*DATA FOR ANALYSIS*
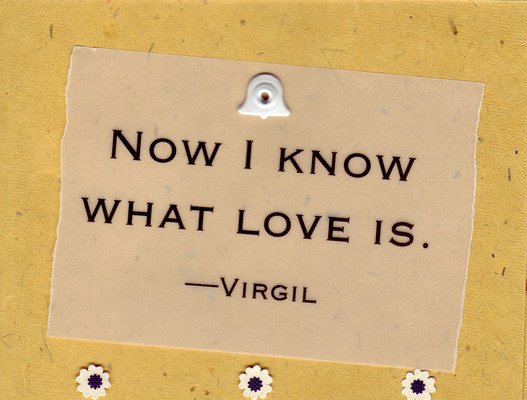 (SOLD) 119 - 'Now I know what love is' on funky textured yellow paper
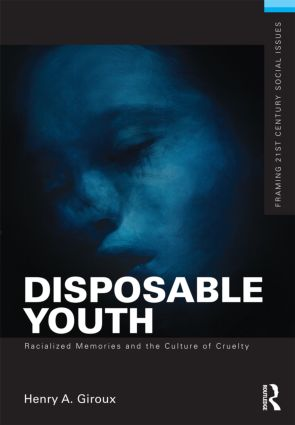 Disposable Youth: Racialized Memories, and the Culture of Cruelty (Paperback) book cover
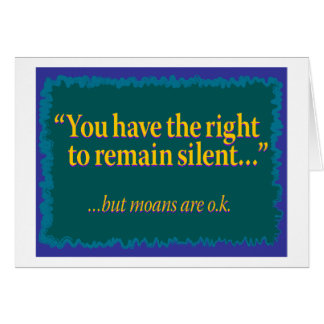 You have the right to remain silent – moans are ok card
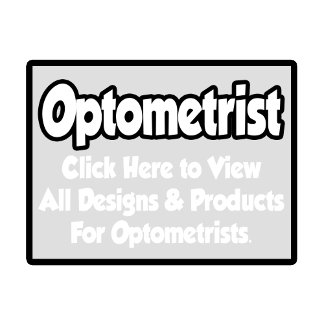 Optometrist Shirts, Gifts and Apparel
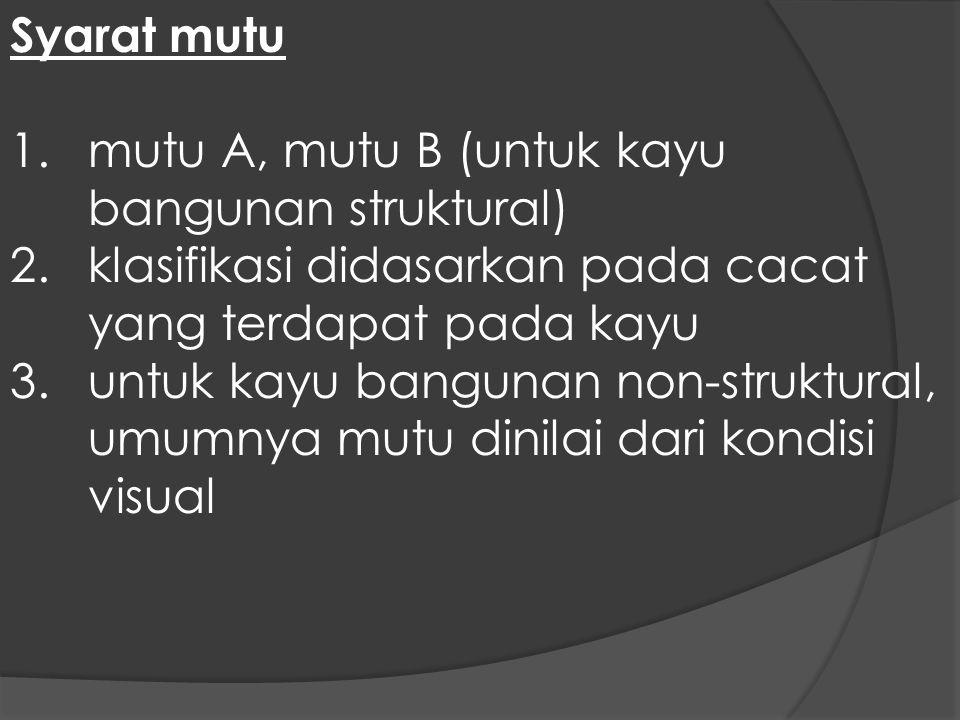 Syarat mutu 1.mutu A, mutu B (untuk kayu bangunan struktural) 2.klasifikasi didasarkan pada cacat yang terdapat pada kayu 3.untuk kayu bangunan non-st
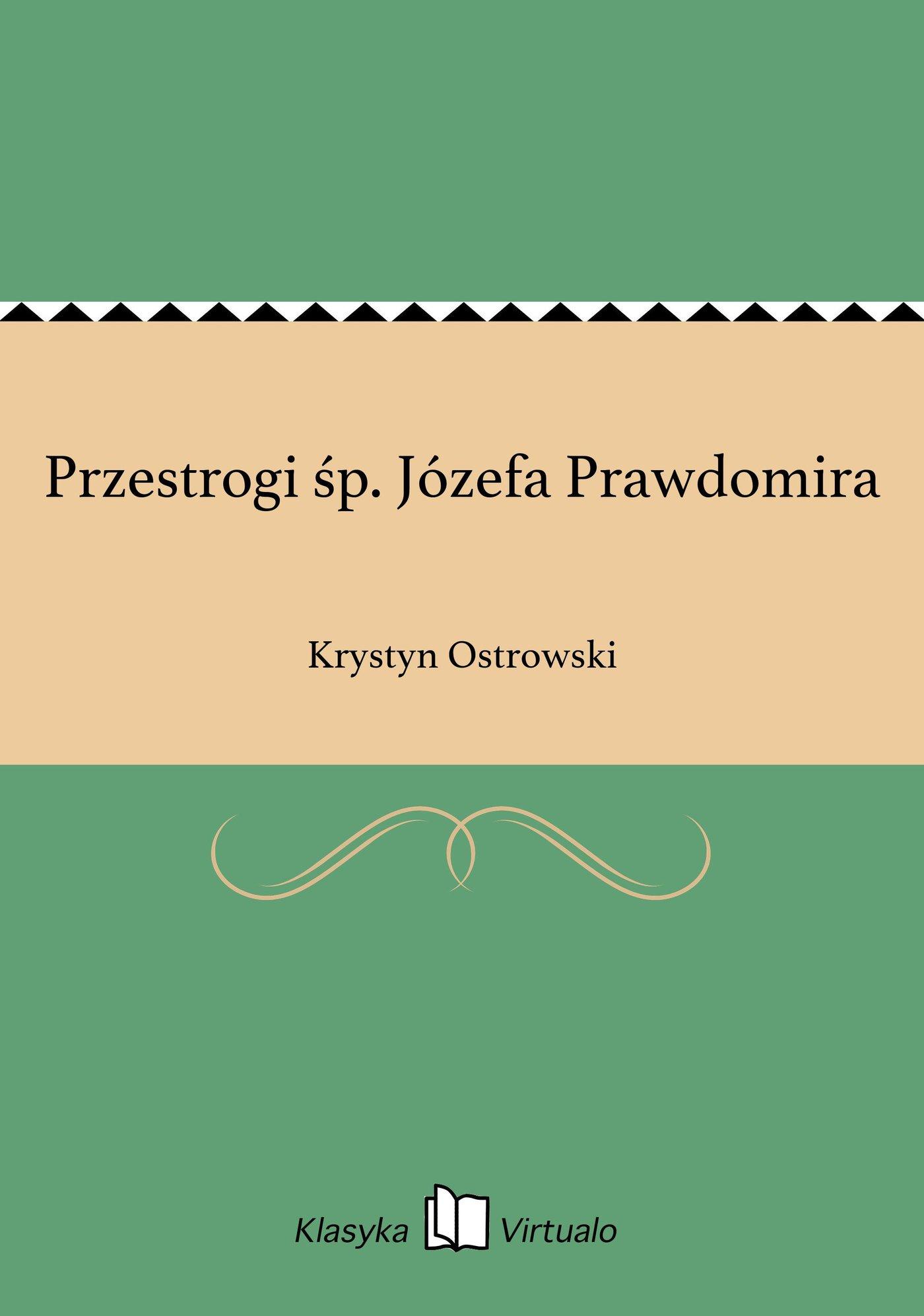 Przestrogi śp. Józefa Prawdomira - Ebook (Książka EPUB) do pobrania w formacie EPUB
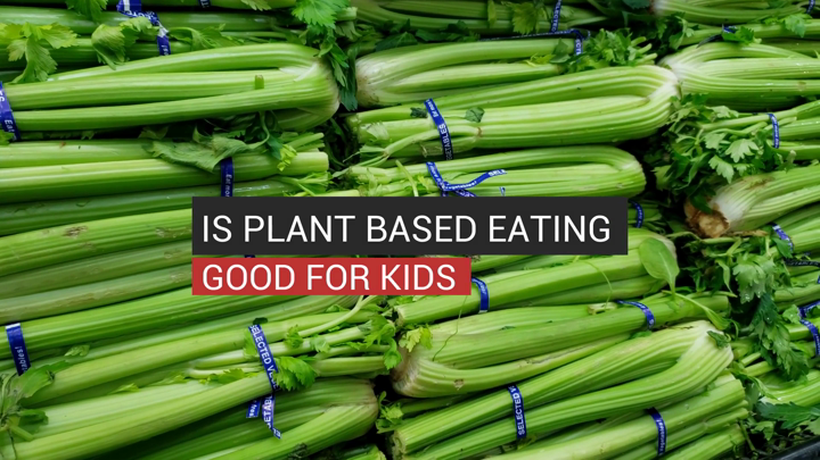 Is Plant-Based Eating Good For Kids?
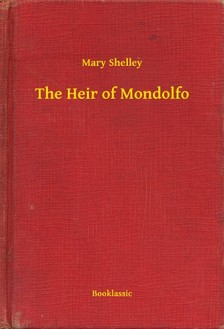 Mary Shelley - The Heir of Mondolfo [eKönyv: epub, mobi]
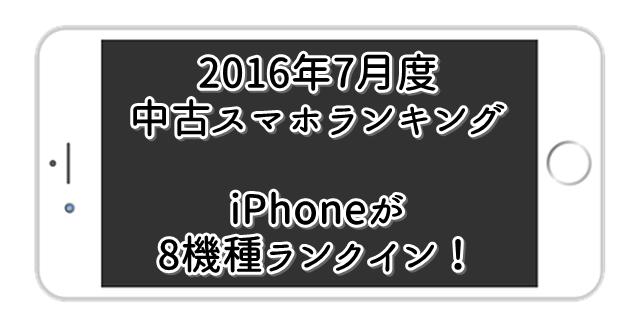 2016年7月 中古スマホ・携帯人気ランキング 先月同様iPhone強し!トップ画像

*WORK REQUIRED*
Exactly the lines from the one with "Mary Shelley - The" through the end of the records are to be repeated, both ends included, and pictures are to be omitted.

*RESPONSE BOX*
 Mary Shelley - The Heir of Mondolfo [eKönyv: epub, mobi]
 2016年7月 中古スマホ・携帯人気ランキング 先月同様iPhone強し!トップ画像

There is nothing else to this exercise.